Still, though Klinsmann worked to soften public pressure, he also acknowledged the hard truth: "It's about winning." If last year's Gold Cup debacle was "a learning curve" for the likes of Wood, Brooks, and DeAndre Yedlin, then now is the time for them to deliver. "And," he added later, on the subject of expectations, "it's the same for the coach as well."

That will certainly pique the interest of Klinsmann's burgeoning list of detractors, many of whom have wanted him fired for over a year. But U.S. Soccer Federation president Sunil Gulati remains Klinsmann's greatest ally and even a miserable trio of group performances doesn't figure to change that so quickly. "I don't think his job is at risk," Brad Friedel, the former U.S. goalkeeper and current U-19 coach who is calling the Colombia game for FOX Sports, told VICE Sports. "If the players stop working for a coach, that is when jobs are at risk."

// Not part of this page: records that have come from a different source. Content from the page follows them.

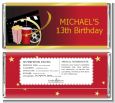 Movie Night - Personalized Birthday Party Candy Bar Wrappers thumbnail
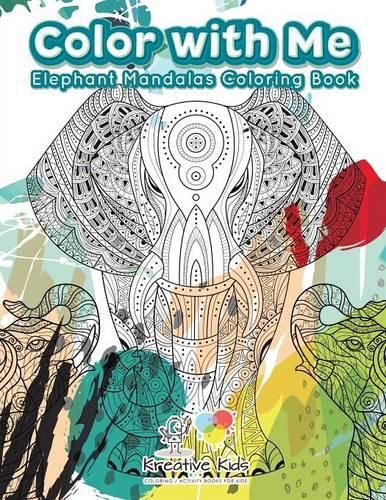 Cover image for Color with Me: Elephant Mandalas Coloring Book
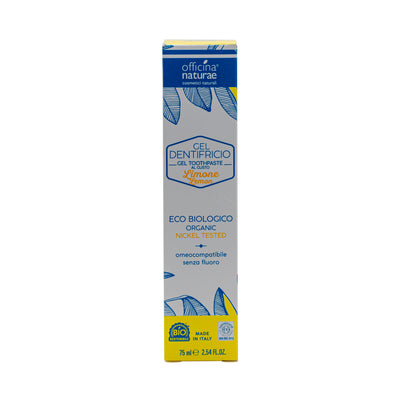 Organic Natural Lemon Gel Toothpaste 75ml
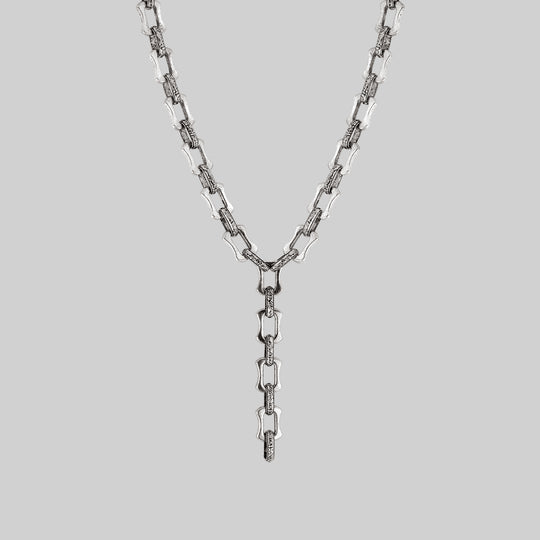Giant Silver T-Bar on 80cm Chunky Belcher Chain Necklace - Tilly Sveaas  Jewellery
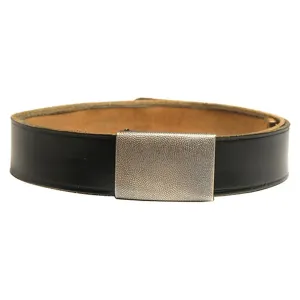 BW kožený opasok s prackou - zánovný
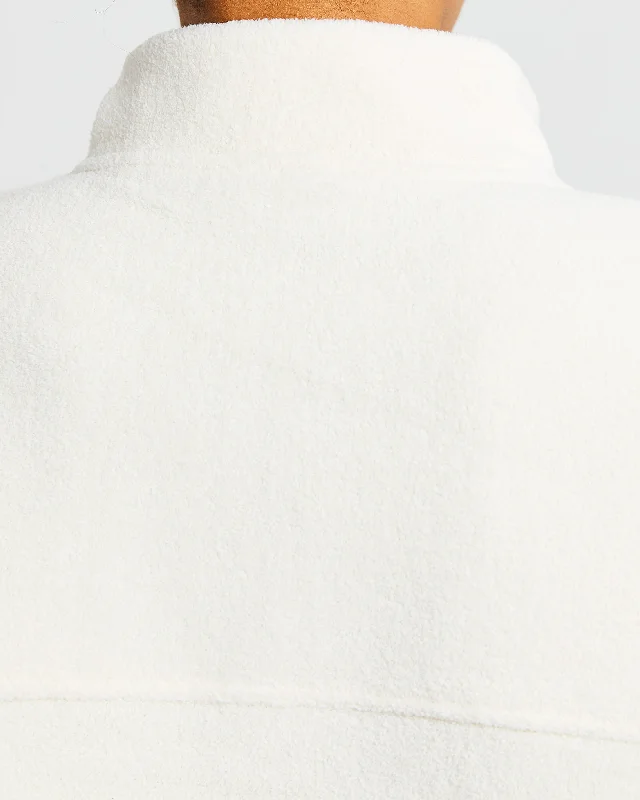 Effortless Oversized Crop Fleece - Cream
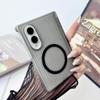 3D Stripes Pattern Corrugated for Magsafe Case for Samsung Galaxy Z Fold 7 6 8 Ultra Fold8 Wide Transparent Hinge Protect Cover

But, as is the case with his players, Klinsmann's margin for error is shrinking. And though countries loathe replacing managers midway through World Cup qualifying, Klinsmann himself was appointed in exactly such circumstances. Failure in this Copa could be what undoes him, if not now then further down the road after a lesser slip-up. There is no greater domestic showcase for American soccer on the horizon, and so it's imperative that the USMNT demonstrates that it truly can hang with the game's blue bloods.

Above all else, then, he would do well to heed his own words at the podium on Thursday.

"Americans are very ambitious," he told his audience. "They don't like to be behind."